Stored dataset items:
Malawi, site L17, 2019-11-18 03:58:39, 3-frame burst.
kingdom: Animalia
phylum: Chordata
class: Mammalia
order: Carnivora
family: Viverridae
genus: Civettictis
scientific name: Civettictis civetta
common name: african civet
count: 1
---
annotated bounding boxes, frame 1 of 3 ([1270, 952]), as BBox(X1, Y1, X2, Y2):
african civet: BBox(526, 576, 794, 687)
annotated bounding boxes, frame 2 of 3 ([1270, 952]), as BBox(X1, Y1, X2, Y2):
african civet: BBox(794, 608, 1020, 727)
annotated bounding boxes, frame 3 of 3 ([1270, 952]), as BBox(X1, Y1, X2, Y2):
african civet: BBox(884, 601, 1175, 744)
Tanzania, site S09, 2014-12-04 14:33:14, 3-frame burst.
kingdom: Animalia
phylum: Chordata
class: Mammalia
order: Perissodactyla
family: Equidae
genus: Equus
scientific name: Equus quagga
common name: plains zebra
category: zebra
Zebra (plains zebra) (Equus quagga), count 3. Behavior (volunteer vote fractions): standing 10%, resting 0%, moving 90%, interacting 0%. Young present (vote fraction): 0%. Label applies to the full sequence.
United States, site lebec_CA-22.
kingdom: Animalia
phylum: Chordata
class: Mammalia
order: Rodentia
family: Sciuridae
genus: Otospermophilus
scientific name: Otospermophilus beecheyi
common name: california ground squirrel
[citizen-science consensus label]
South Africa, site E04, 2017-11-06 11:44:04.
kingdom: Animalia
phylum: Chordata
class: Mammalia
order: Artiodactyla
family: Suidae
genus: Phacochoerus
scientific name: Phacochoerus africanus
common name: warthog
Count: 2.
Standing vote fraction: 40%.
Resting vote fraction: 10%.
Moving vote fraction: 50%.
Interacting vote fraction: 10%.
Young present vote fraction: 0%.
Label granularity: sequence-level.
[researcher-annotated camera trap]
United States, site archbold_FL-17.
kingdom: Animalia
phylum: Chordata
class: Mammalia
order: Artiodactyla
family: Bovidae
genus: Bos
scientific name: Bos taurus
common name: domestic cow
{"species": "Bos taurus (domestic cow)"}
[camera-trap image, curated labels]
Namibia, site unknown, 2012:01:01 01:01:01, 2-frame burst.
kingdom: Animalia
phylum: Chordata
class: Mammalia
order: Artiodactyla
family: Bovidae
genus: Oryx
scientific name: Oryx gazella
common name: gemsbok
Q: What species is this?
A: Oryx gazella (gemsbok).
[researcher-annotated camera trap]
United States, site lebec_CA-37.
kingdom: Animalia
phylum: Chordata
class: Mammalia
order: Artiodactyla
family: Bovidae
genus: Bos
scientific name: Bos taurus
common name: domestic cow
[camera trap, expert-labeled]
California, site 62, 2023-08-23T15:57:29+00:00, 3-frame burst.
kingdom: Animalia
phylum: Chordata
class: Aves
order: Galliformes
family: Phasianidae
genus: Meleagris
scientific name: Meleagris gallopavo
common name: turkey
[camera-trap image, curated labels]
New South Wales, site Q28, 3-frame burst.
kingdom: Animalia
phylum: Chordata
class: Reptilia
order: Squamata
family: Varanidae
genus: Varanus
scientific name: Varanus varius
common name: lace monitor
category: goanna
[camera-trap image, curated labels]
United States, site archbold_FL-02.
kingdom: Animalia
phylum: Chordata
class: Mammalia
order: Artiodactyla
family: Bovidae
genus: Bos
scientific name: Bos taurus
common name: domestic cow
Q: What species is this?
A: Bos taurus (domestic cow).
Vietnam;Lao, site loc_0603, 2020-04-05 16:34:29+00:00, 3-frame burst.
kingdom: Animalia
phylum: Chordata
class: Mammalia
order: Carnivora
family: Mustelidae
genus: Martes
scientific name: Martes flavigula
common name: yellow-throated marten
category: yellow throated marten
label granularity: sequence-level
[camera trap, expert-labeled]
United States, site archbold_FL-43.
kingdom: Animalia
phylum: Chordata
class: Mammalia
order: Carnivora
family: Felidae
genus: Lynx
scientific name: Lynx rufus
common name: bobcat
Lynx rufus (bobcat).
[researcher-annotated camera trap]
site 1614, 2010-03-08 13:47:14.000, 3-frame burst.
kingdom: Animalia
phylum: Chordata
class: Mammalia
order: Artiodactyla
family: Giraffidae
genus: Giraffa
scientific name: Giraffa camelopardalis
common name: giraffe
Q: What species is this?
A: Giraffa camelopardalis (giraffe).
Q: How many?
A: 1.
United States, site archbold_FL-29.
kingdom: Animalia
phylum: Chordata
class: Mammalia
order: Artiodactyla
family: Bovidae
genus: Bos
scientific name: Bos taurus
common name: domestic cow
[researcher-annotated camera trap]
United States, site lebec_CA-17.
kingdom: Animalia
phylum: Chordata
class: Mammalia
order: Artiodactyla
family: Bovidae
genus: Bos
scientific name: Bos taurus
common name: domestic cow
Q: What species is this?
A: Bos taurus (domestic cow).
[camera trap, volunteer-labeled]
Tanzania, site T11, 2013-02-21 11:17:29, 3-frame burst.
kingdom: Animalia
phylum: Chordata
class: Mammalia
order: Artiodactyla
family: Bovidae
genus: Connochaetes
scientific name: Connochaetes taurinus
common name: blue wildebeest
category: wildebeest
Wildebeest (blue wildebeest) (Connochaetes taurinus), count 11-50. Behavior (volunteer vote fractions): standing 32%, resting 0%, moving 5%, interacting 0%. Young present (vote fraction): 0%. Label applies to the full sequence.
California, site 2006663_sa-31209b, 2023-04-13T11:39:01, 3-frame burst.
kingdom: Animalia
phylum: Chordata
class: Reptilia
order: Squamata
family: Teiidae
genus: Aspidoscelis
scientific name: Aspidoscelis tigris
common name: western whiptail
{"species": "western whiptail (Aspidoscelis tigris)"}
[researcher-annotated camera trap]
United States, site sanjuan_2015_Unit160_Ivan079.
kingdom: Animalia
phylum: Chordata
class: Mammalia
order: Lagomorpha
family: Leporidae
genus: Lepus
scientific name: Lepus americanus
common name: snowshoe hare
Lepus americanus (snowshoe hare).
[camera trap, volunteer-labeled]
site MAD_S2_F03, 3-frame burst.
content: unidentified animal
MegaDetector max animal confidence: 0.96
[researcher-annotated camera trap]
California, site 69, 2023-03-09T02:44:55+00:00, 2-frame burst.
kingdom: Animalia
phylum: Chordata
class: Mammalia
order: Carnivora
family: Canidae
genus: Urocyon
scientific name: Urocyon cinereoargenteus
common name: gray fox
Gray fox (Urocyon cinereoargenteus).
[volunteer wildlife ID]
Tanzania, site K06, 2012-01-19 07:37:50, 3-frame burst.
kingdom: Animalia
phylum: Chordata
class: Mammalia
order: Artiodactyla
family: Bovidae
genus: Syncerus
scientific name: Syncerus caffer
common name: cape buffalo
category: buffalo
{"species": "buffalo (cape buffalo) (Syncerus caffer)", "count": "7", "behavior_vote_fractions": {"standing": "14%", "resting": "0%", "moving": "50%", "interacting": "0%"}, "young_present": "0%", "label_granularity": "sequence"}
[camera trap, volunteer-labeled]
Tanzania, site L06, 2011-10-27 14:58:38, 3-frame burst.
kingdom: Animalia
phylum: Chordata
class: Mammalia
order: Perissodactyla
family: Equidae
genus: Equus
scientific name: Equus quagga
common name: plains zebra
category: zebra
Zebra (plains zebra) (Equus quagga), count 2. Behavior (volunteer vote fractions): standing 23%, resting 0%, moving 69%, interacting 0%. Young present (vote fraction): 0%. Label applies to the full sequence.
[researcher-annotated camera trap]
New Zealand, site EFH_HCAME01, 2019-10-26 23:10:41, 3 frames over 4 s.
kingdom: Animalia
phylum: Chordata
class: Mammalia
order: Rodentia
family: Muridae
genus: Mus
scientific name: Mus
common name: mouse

- _PROMPT_
What is wanted is every line from the first line of the entries through the line that contains "Tanzania, site S09, 2014-12-04", given again exactly.

- _OUTPUT FOR THIS EXERCISE_
Malawi, site L17, 2019-11-18 03:58:39, 3-frame burst.
kingdom: Animalia
phylum: Chordata
class: Mammalia
order: Carnivora
family: Viverridae
genus: Civettictis
scientific name: Civettictis civetta
common name: african civet
count: 1
---
annotated bounding boxes, frame 1 of 3 ([1270, 952]), as BBox(X1, Y1, X2, Y2):
african civet: BBox(526, 576, 794, 687)
annotated bounding boxes, frame 2 of 3 ([1270, 952]), as BBox(X1, Y1, X2, Y2):
african civet: BBox(794, 608, 1020, 727)
annotated bounding boxes, frame 3 of 3 ([1270, 952]), as BBox(X1, Y1, X2, Y2):
african civet: BBox(884, 601, 1175, 744)
Tanzania, site S09, 2014-12-04 14:33:14, 3-frame burst.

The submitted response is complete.